L’académicien visé par des insultes en marge de la manifestation des « gilets jaunes », samedi 16 février à Paris, a réagi sur franceinfo.

« Le plus virulent, celui qui m’a dit ‘rentre à Tel-Aviv’, a dit aussi ‘la France est à nous’ et ce n’était pas un petit Blanc », a déclaré lundi 18 février sur franceinfo, le philosophe Alain Finkielkraut, qui a été pris à partie et a subi des insultes antisémites samedi lors de la manifestation des « gilets jaunes », à Paris, boulevard du Montparnasse.

« C’était très vraisemblablement un salafiste, il en avait l’allure, la barbe. Et d’ailleurs, il m’a dit : ‘Dieu va te punir’. C’est lui d’ailleurs je crois que les policiers ont identifié. »

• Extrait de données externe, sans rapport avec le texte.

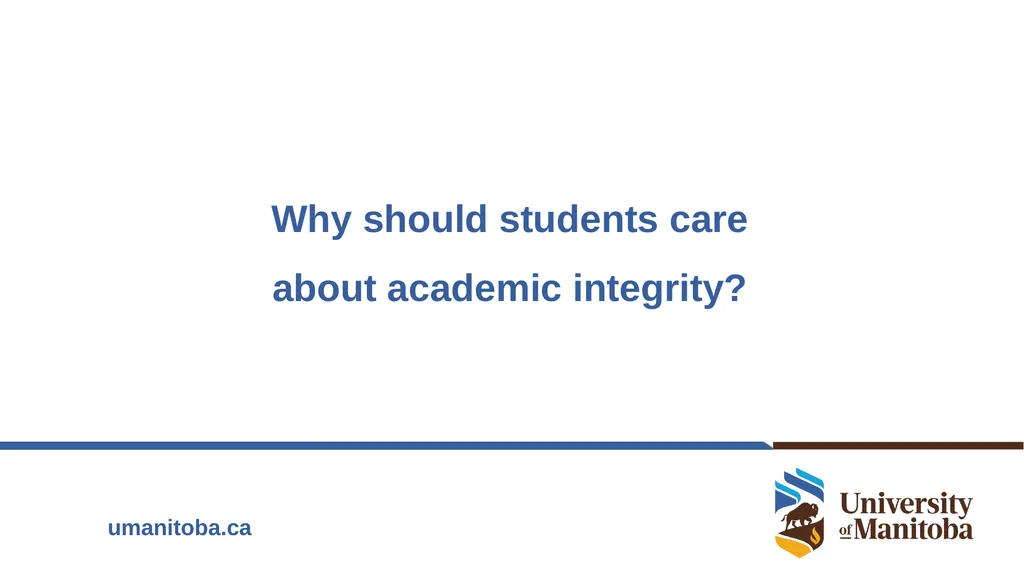 Academic Integrity An important conversation - slide 7 of 28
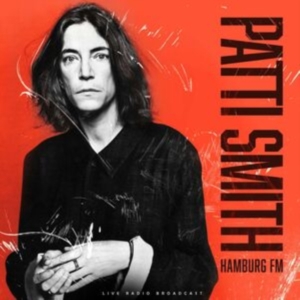Smith Patti - Hamburg Fm (Vinyl Lp) in the group OUR PICKS / Friday Releases / Friday the 5th Jan 24 at Bengans Skivbutik AB (5511140)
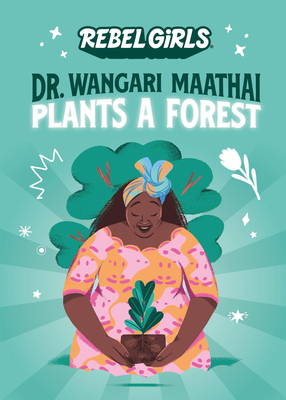 Dr. Wangari Maathai Plants a Forest 1953424023 Book Cover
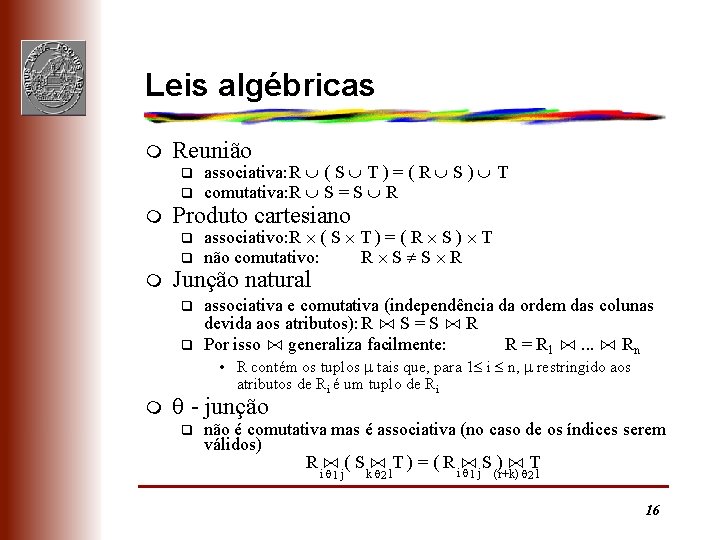 Leis algébricas m Reunião q q m Produto cartesiano q q m associativa: R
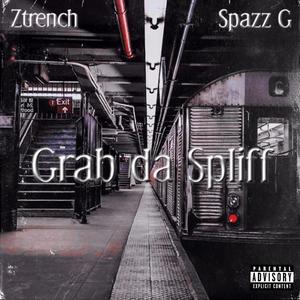 Grab da Spliff (feat. Spazz g)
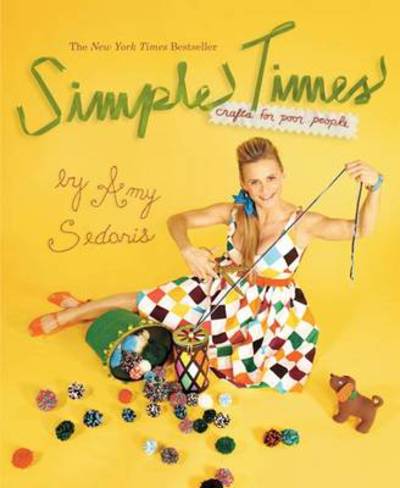 Cover for Amy Sedaris · Simple Times: Crafts for Poor People (Paperback Book) (2011)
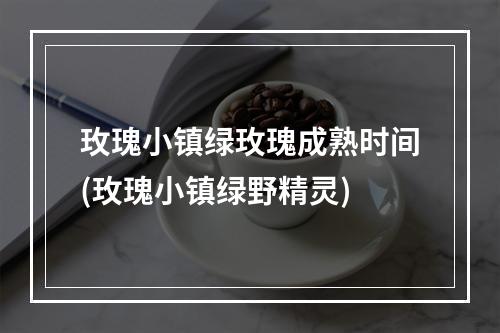 玫瑰小镇绿玫瑰成熟时间(玫瑰小镇绿野精灵)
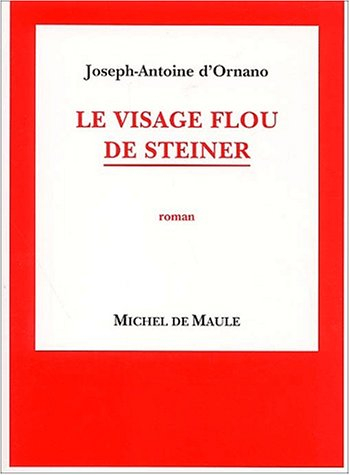 Le visage flou de Steiner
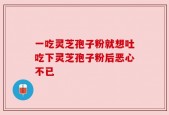 一吃灵芝孢子粉就想吐吃下灵芝孢子粉后恶心不已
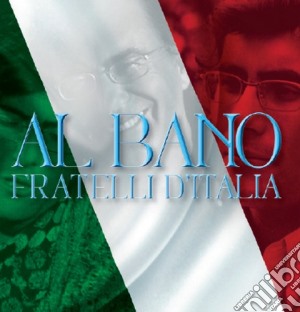 Al Bano Carrisi - Fratelli D'italia cd musicale di Al bano Carrisi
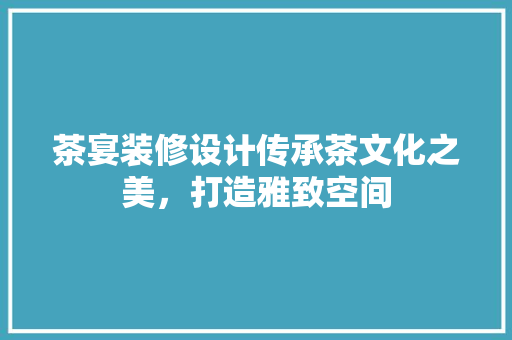 茶宴装修设计传承茶文化之美，打造雅致空间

Alain Finkielkraut à franceinfo

« Cela ne fait pas partie de l’antisémitisme français d’où qu’il vienne », a ajouté Alain Finkielkraut.

« Tous les partis républicains devraient être invités » à la manifestation

Quelque chose « me gêne dans la mobilisation de demain [mardi 19 février] », car « il y a eu une croix gammée sur le portrait de Simone Veil, il y a eu » le mot « Juden » [inscrit sur un commerce à Paris]. « On y revient, on se mobilise contre, si j’ose dire, le bon vieil antisémitisme, celui qu’on aime détester », or « ce n’est pas lui qui était à l’œuvre contre moi en tout cas. Est-ce que c’est lui [ce bon vieil antisémitisme] qui est à l’œuvre de manière générale en France ? Je ne le crois pas », a-t-il confessé.

« Alors on va dire ‘faut surtout pas que le RN [Rassemblement national] participe au rassemblement de demain [mardi 19 février]’, mais c’est un problème parce que tous les partis républicains devraient être invités. C’est un parti républicain » qui représente « un nombre très considérable d’électeurs » et il y a « une rupture au moins apparente de Marine Le Pen avec son père et en plus elle l’a viré de son parti », a également déclaré le philosophe.